Histopathologic factors associated with increased risk for local recurrence following local excision of T1 rectal tumors include depth of submucosal involvement, poor differentiation grade, lymphovascular invasion (LVI) , positive resection margins (R1 resection), large tumor size, and the presence of tumor budding [57–59]. One of the most important independent predictor for local recurrence following local excision of T1 rectal cancer is the extent of submucosal invasion. In a longitudinal cohort study of 182 patients with adenocarcinoma, Kikuchi et al. determined that the level of tumor invasion into the submucosa is predictive of LR following TEM for T1 tumors. Submucosal invasion was further classified as sm1, sm2, and sm3 representing invasion into the upper, middle, and deepest third, respectively, with deeper submucosal invasion correlating with increased risk of LVI and lymph node metastasis [60]. Kikuchi and Nascimbeni independently determined from large cohorts of T1 colorectal cancers undergoing radical resection that sm1, sm2, and sm3 depth of tumor invasion was associated with a 0–3%, 8–10%, and 23–25% risk of lymph node metastasis, respectively [59, 60]. As a result, local excision alone for sm3 and high-risk sm2 lesions is associated with higher risk of lymph node metastasis and local recurrence.

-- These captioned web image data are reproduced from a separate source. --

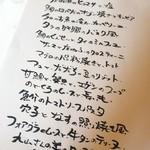 アル・ケッチァーノ - ある日のCコース(2015.9)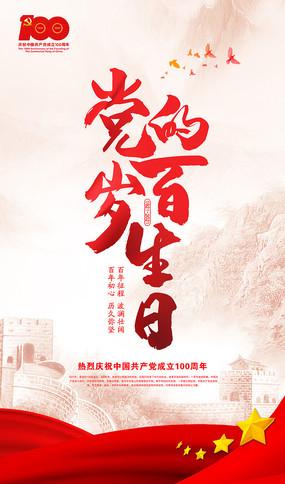 党的百岁生日建党100周年海报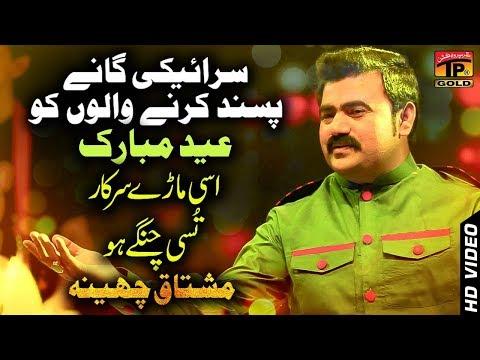 Assin Marray - Mushtaq Ahmed Cheena - Latest Song 2018 - Latest Punjabi And Saraiki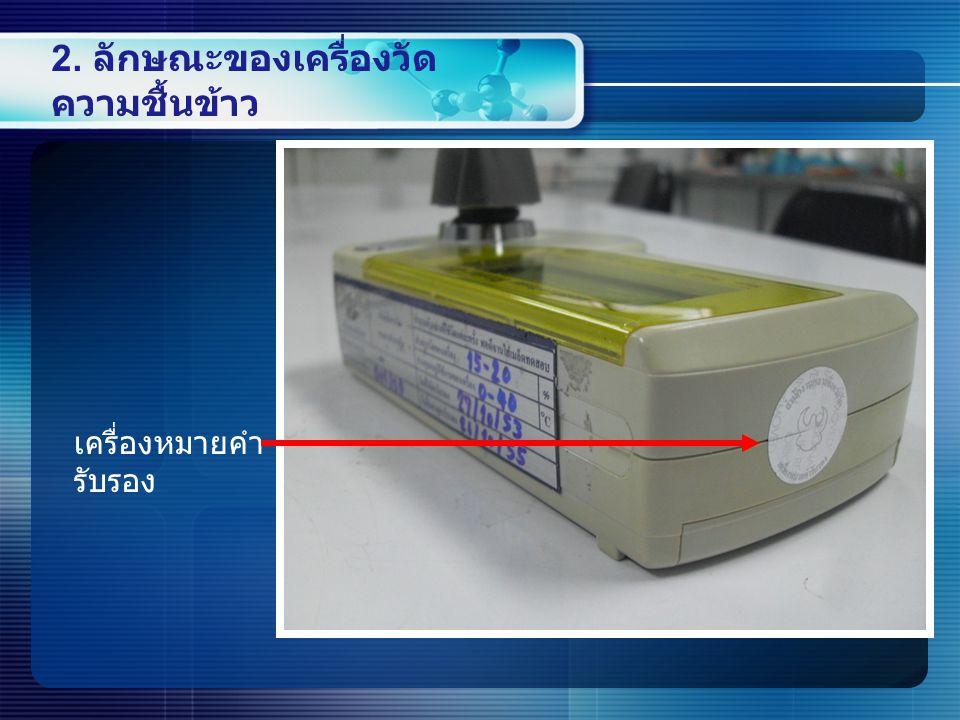 2. ลักษณะของเครื่องวัด ความชื้นข้าว เครื่องหมายคำ รับรอง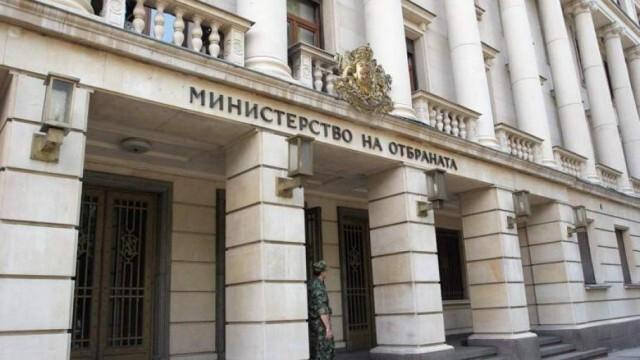 МО прекрати процедурата за придобиване на бойни бронирани машини за Сухопътните войски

Another adverse prognostic factor associated with local recurrence and metastases , as well as significantly worse overall and disease-free survival in colorectal cancer, is the presence of tumor budding [55, 61, 62]. Tumor budding refers to the presence of single malignant cells or a small clusters of tumor cells (less than 5 cells) at the invasive tumor margin [63]. Ueno et al. demonstrated that in T1 colorectal carcinoma, high tumor grade, LVI, and tumor budding are all independently associated with lymph node metastases. Patients without any of these three features showed low rates of lymph node metastases (1%, 1/138); in the presence of one risk factor, the rate of nodal metastases increased to 21% (12/58), and when two or three factors were present, the risk was 36% (20/55), suggesting that local excision with TEM with negative resection margins would be sufficient treatment for early T1 colorectal carcinoma [64].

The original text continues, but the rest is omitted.